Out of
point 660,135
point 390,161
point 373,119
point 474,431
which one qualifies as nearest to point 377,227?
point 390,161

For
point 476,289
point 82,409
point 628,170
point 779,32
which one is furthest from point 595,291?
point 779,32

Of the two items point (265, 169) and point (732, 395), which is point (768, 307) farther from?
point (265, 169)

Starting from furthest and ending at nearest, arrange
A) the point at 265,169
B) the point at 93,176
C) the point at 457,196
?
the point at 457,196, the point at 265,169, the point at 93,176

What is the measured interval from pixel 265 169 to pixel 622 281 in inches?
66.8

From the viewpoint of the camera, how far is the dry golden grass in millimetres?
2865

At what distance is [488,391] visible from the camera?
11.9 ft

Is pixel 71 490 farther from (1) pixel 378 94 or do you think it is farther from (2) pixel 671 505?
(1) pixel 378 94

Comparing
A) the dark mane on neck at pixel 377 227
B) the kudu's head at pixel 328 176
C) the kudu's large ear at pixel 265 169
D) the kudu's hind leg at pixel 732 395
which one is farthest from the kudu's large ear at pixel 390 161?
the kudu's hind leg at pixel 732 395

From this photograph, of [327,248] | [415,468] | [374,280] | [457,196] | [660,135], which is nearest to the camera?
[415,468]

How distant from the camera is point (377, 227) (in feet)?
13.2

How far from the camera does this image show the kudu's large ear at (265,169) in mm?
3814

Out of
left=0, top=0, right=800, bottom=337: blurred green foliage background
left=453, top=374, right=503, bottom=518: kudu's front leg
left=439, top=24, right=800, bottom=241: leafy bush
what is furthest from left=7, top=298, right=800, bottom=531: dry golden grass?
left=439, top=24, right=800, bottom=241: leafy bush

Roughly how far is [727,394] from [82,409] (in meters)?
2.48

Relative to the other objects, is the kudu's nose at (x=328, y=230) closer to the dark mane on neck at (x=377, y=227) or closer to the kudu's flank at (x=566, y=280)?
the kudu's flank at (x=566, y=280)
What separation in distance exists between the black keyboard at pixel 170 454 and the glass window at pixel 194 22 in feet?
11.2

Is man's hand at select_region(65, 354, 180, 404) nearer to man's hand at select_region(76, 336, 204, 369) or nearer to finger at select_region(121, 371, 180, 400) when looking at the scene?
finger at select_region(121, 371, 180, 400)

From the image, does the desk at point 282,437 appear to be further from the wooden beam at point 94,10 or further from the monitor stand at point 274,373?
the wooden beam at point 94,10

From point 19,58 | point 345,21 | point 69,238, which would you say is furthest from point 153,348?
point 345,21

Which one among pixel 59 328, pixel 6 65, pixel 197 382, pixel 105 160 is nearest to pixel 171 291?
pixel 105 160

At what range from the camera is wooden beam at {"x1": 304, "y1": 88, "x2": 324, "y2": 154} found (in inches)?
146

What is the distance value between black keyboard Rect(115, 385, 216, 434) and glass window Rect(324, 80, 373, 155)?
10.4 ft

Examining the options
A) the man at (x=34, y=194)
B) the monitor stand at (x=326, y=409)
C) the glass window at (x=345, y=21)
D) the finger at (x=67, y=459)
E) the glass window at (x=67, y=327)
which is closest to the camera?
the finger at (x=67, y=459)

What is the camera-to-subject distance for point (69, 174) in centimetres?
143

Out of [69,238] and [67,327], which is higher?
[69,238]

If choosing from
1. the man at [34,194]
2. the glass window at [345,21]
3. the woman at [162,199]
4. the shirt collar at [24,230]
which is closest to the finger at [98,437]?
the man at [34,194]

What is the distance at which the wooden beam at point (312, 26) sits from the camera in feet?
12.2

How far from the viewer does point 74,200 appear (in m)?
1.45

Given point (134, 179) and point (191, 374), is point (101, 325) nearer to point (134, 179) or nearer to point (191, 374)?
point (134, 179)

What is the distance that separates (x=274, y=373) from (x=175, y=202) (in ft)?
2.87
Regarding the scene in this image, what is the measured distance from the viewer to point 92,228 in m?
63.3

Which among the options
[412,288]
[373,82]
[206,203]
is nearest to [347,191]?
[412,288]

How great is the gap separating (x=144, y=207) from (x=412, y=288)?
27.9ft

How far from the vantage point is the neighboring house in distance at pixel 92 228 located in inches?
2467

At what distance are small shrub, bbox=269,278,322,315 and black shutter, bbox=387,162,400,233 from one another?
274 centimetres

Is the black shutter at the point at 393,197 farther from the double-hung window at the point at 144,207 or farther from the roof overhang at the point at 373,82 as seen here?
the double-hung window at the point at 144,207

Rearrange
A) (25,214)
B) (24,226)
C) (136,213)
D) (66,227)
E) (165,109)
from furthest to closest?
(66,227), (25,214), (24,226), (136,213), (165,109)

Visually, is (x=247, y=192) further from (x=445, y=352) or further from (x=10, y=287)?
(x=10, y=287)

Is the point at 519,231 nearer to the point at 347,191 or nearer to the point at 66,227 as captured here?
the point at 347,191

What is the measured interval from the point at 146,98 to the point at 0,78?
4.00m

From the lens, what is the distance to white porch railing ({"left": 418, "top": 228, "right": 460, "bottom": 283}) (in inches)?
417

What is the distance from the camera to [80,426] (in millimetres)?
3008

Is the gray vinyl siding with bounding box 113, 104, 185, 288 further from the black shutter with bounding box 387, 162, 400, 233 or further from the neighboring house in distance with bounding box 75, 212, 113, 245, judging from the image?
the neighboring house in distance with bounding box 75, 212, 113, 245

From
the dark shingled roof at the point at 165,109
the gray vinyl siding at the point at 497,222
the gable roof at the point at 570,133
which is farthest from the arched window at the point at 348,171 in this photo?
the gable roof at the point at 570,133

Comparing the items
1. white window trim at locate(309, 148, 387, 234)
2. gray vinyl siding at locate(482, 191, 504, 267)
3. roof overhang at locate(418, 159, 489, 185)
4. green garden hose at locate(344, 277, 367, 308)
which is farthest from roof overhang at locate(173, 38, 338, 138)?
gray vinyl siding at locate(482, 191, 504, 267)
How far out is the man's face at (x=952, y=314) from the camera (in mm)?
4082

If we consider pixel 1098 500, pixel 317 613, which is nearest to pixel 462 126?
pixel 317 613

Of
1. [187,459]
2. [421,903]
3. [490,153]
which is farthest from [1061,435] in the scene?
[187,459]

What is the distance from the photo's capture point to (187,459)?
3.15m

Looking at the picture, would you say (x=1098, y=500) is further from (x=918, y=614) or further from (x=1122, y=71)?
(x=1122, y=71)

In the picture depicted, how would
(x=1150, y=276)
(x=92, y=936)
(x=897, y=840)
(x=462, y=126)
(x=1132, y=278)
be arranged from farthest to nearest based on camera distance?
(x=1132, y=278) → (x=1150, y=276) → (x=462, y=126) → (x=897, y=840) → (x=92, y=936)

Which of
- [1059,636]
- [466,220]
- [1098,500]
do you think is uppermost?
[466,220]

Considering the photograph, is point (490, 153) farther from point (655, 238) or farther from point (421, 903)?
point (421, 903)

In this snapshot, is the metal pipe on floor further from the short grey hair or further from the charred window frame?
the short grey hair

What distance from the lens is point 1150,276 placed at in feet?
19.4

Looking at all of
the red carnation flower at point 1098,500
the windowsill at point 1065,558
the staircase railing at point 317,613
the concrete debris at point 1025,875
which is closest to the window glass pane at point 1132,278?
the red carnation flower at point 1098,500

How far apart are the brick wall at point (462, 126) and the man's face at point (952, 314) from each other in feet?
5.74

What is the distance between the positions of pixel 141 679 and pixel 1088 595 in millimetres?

> AIM
Put every line of the rows above into a numbered list, leaving out the blank lines.

> THE ANSWER
1. Out of
2. point 660,135
3. point 390,161
4. point 373,119
5. point 474,431
6. which one qualifies as nearest to point 377,227?
7. point 390,161
8. For
9. point 476,289
10. point 82,409
11. point 628,170
12. point 779,32
13. which one is furthest from point 595,291?
14. point 779,32
15. Of the two items point (265, 169) and point (732, 395), which is point (768, 307) farther from?
16. point (265, 169)
17. Starting from furthest and ending at nearest, arrange
18. A) the point at 265,169
19. B) the point at 93,176
20. C) the point at 457,196
21. ?
22. the point at 457,196, the point at 265,169, the point at 93,176
23. What is the measured interval from pixel 265 169 to pixel 622 281 in inches?
24. 66.8
25. From the viewpoint of the camera, how far is the dry golden grass in millimetres?
26. 2865
27. At what distance is [488,391] visible from the camera?
28. 11.9 ft
29. Is pixel 71 490 farther from (1) pixel 378 94 or do you think it is farther from (2) pixel 671 505?
30. (1) pixel 378 94
31. Comparing
32. A) the dark mane on neck at pixel 377 227
33. B) the kudu's head at pixel 328 176
34. C) the kudu's large ear at pixel 265 169
35. D) the kudu's hind leg at pixel 732 395
36. which one is farthest from the kudu's large ear at pixel 390 161?
37. the kudu's hind leg at pixel 732 395
38. From this photograph, of [327,248] | [415,468] | [374,280] | [457,196] | [660,135], which is nearest to the camera?
39. [415,468]
40. How distant from the camera is point (377, 227) (in feet)?
41. 13.2
42. How far from the camera does this image show the kudu's large ear at (265,169) in mm?
43. 3814
44. Out of
45. left=0, top=0, right=800, bottom=337: blurred green foliage background
46. left=453, top=374, right=503, bottom=518: kudu's front leg
47. left=439, top=24, right=800, bottom=241: leafy bush
48. what is furthest from left=7, top=298, right=800, bottom=531: dry golden grass?
49. left=439, top=24, right=800, bottom=241: leafy bush
50. Roughly how far is [727,394] from [82,409] (in meters)?
51. 2.48
52. Relative to the other objects, is the kudu's nose at (x=328, y=230) closer to the dark mane on neck at (x=377, y=227) or closer to the kudu's flank at (x=566, y=280)?
53. the kudu's flank at (x=566, y=280)
54. What separation in distance exists between the black keyboard at pixel 170 454 and the glass window at pixel 194 22 in feet?
55. 11.2
56. Is man's hand at select_region(65, 354, 180, 404) nearer to man's hand at select_region(76, 336, 204, 369) or nearer to finger at select_region(121, 371, 180, 400) when looking at the scene?
57. finger at select_region(121, 371, 180, 400)
58. From the image, does the desk at point 282,437 appear to be further from the wooden beam at point 94,10 or further from the monitor stand at point 274,373?
59. the wooden beam at point 94,10
60. From point 19,58 | point 345,21 | point 69,238, which would you say is furthest from point 153,348?
61. point 345,21
62. Which one among pixel 59 328, pixel 6 65, pixel 197 382, pixel 105 160 is nearest to pixel 171 291?
63. pixel 105 160
64. At what range from the camera is wooden beam at {"x1": 304, "y1": 88, "x2": 324, "y2": 154} found (in inches)?
65. 146
66. What is the distance value between black keyboard Rect(115, 385, 216, 434) and glass window Rect(324, 80, 373, 155)?
67. 10.4 ft
68. Examining the options
69. A) the man at (x=34, y=194)
70. B) the monitor stand at (x=326, y=409)
71. C) the glass window at (x=345, y=21)
72. D) the finger at (x=67, y=459)
73. E) the glass window at (x=67, y=327)
74. which is closest to the camera?
75. the finger at (x=67, y=459)
76. What is the camera-to-subject distance for point (69, 174) in centimetres?
77. 143
78. Out of [69,238] and [67,327], which is higher?
79. [69,238]
80. If choosing from
81. 1. the man at [34,194]
82. 2. the glass window at [345,21]
83. 3. the woman at [162,199]
84. 4. the shirt collar at [24,230]
85. which is closest to the finger at [98,437]?
86. the man at [34,194]
87. What is the distance at which the wooden beam at point (312, 26) sits from the camera in feet?
88. 12.2
89. How far from the viewer does point 74,200 appear (in m)?
90. 1.45
91. Given point (134, 179) and point (191, 374), is point (101, 325) nearer to point (134, 179) or nearer to point (191, 374)?
92. point (134, 179)
93. What is the distance that separates (x=274, y=373) from (x=175, y=202) (in ft)?
94. 2.87
95. Regarding the scene in this image, what is the measured distance from the viewer to point 92,228 in m?
96. 63.3
97. Which among the options
98. [412,288]
99. [373,82]
100. [206,203]
101. is nearest to [347,191]?
102. [412,288]
103. How great is the gap separating (x=144, y=207) from (x=412, y=288)?
104. 27.9ft
105. How far from the vantage point is the neighboring house in distance at pixel 92 228 located in inches?
106. 2467
107. At what distance are small shrub, bbox=269,278,322,315 and black shutter, bbox=387,162,400,233 from one another?
108. 274 centimetres
109. Is the black shutter at the point at 393,197 farther from the double-hung window at the point at 144,207 or farther from the roof overhang at the point at 373,82 as seen here?
110. the double-hung window at the point at 144,207
111. Rearrange
112. A) (25,214)
113. B) (24,226)
114. C) (136,213)
115. D) (66,227)
116. E) (165,109)
117. from furthest to closest?
118. (66,227), (25,214), (24,226), (136,213), (165,109)
119. Visually, is (x=247, y=192) further from (x=445, y=352) or further from (x=10, y=287)?
120. (x=10, y=287)
121. Is the point at 519,231 nearer to the point at 347,191 or nearer to the point at 66,227 as captured here?
122. the point at 347,191
123. What is the measured interval from the point at 146,98 to the point at 0,78?
124. 4.00m
125. From the lens, what is the distance to white porch railing ({"left": 418, "top": 228, "right": 460, "bottom": 283}) (in inches)?
126. 417
127. What is the distance from the camera to [80,426] (in millimetres)?
128. 3008
129. Is the gray vinyl siding with bounding box 113, 104, 185, 288 further from the black shutter with bounding box 387, 162, 400, 233 or further from the neighboring house in distance with bounding box 75, 212, 113, 245, judging from the image?
130. the neighboring house in distance with bounding box 75, 212, 113, 245
131. From
132. the dark shingled roof at the point at 165,109
133. the gray vinyl siding at the point at 497,222
134. the gable roof at the point at 570,133
135. which is farthest from the arched window at the point at 348,171 in this photo?
136. the gable roof at the point at 570,133
137. Comparing the items
138. 1. white window trim at locate(309, 148, 387, 234)
139. 2. gray vinyl siding at locate(482, 191, 504, 267)
140. 3. roof overhang at locate(418, 159, 489, 185)
141. 4. green garden hose at locate(344, 277, 367, 308)
142. which is farthest from roof overhang at locate(173, 38, 338, 138)?
143. gray vinyl siding at locate(482, 191, 504, 267)
144. How far out is the man's face at (x=952, y=314) from the camera (in mm)?
145. 4082
146. If we consider pixel 1098 500, pixel 317 613, which is nearest to pixel 462 126?
147. pixel 317 613
148. Of
149. 1. [187,459]
150. 2. [421,903]
151. 3. [490,153]
152. which is farthest from [1061,435] in the scene?
153. [187,459]
154. What is the distance from the photo's capture point to (187,459)?
155. 3.15m
156. Looking at the picture, would you say (x=1098, y=500) is further from (x=918, y=614) or further from (x=1122, y=71)?
157. (x=1122, y=71)
158. In the picture depicted, how would
159. (x=1150, y=276)
160. (x=92, y=936)
161. (x=897, y=840)
162. (x=462, y=126)
163. (x=1132, y=278)
164. be arranged from farthest to nearest based on camera distance?
165. (x=1132, y=278) → (x=1150, y=276) → (x=462, y=126) → (x=897, y=840) → (x=92, y=936)
166. Which of
167. - [1059,636]
168. - [466,220]
169. - [1098,500]
170. do you think is uppermost?
171. [466,220]
172. Considering the photograph, is point (490, 153) farther from point (655, 238) or farther from point (421, 903)?
173. point (421, 903)
174. In this snapshot, is the metal pipe on floor further from the short grey hair or further from the charred window frame?
175. the short grey hair
176. What distance from the lens is point 1150,276 placed at in feet?
177. 19.4
178. Looking at all of
179. the red carnation flower at point 1098,500
180. the windowsill at point 1065,558
181. the staircase railing at point 317,613
182. the concrete debris at point 1025,875
183. which is closest to the window glass pane at point 1132,278?
184. the red carnation flower at point 1098,500
185. How far apart are the brick wall at point (462, 126) and the man's face at point (952, 314) from each other in feet?
186. 5.74
187. What is the distance between the positions of pixel 141 679 and pixel 1088 595 in millimetres?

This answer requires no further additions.